Once the pictures are set aside, reproduce all of the records exactly.
=======
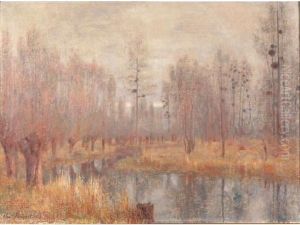 Bord De Vesle by Paul Bocquet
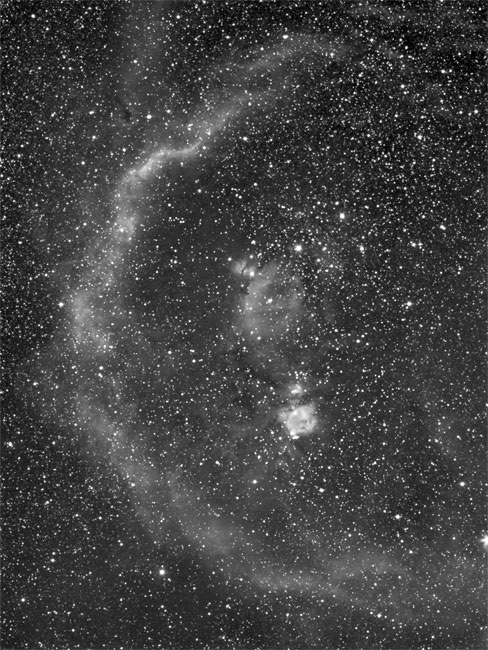 Boucle de Barnard et ceinture d'Orion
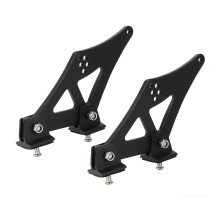 Universell 5-Zoll CNC-Heckflügel mit stromlinienförmigen Aluminium-Montagebeinen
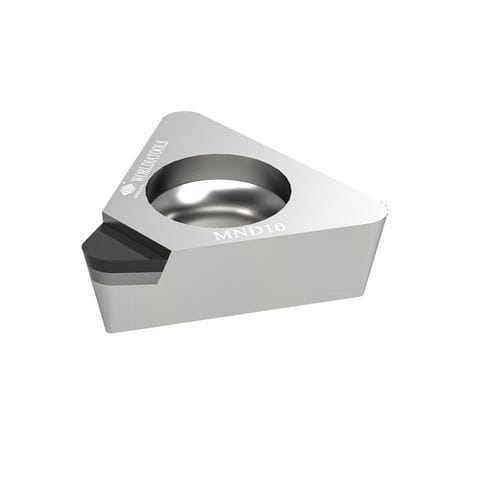 Drehwendeschneidplatte - TPGT 110302 - Beijing Worldia Diamond Tools Co., Ltd - PKD / für NE-Werkstoffe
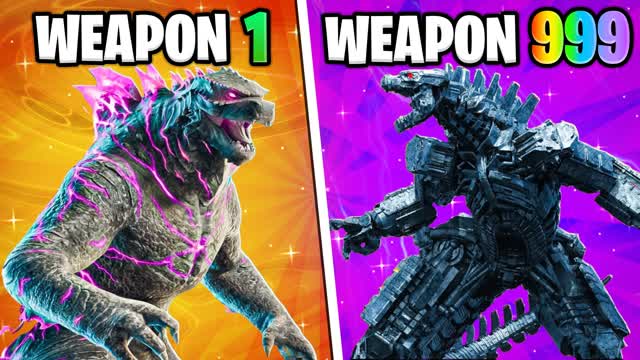 GODZILLA FIRST PERSON GUN GAME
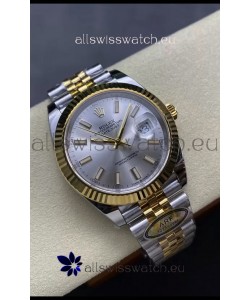 Rolex Datejust M126333 41MM ETA3235 72 Hours Power Steel Dial Jubilee 1:1 Mirror Replica Yellow Gold 904L Steel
=======
Problem solution:
 Bord De Vesle by Paul Bocquet
 Boucle de Barnard et ceinture d'Orion
 Universell 5-Zoll CNC-Heckflügel mit stromlinienförmigen Aluminium-Montagebeinen
 Drehwendeschneidplatte - TPGT 110302 - Beijing Worldia Diamond Tools Co., Ltd - PKD / für NE-Werkstoffe
 GODZILLA FIRST PERSON GUN GAME
 Rolex Datejust M126333 41MM ETA3235 72 Hours Power Steel Dial Jubilee 1:1 Mirror Replica Yellow Gold 904L Steel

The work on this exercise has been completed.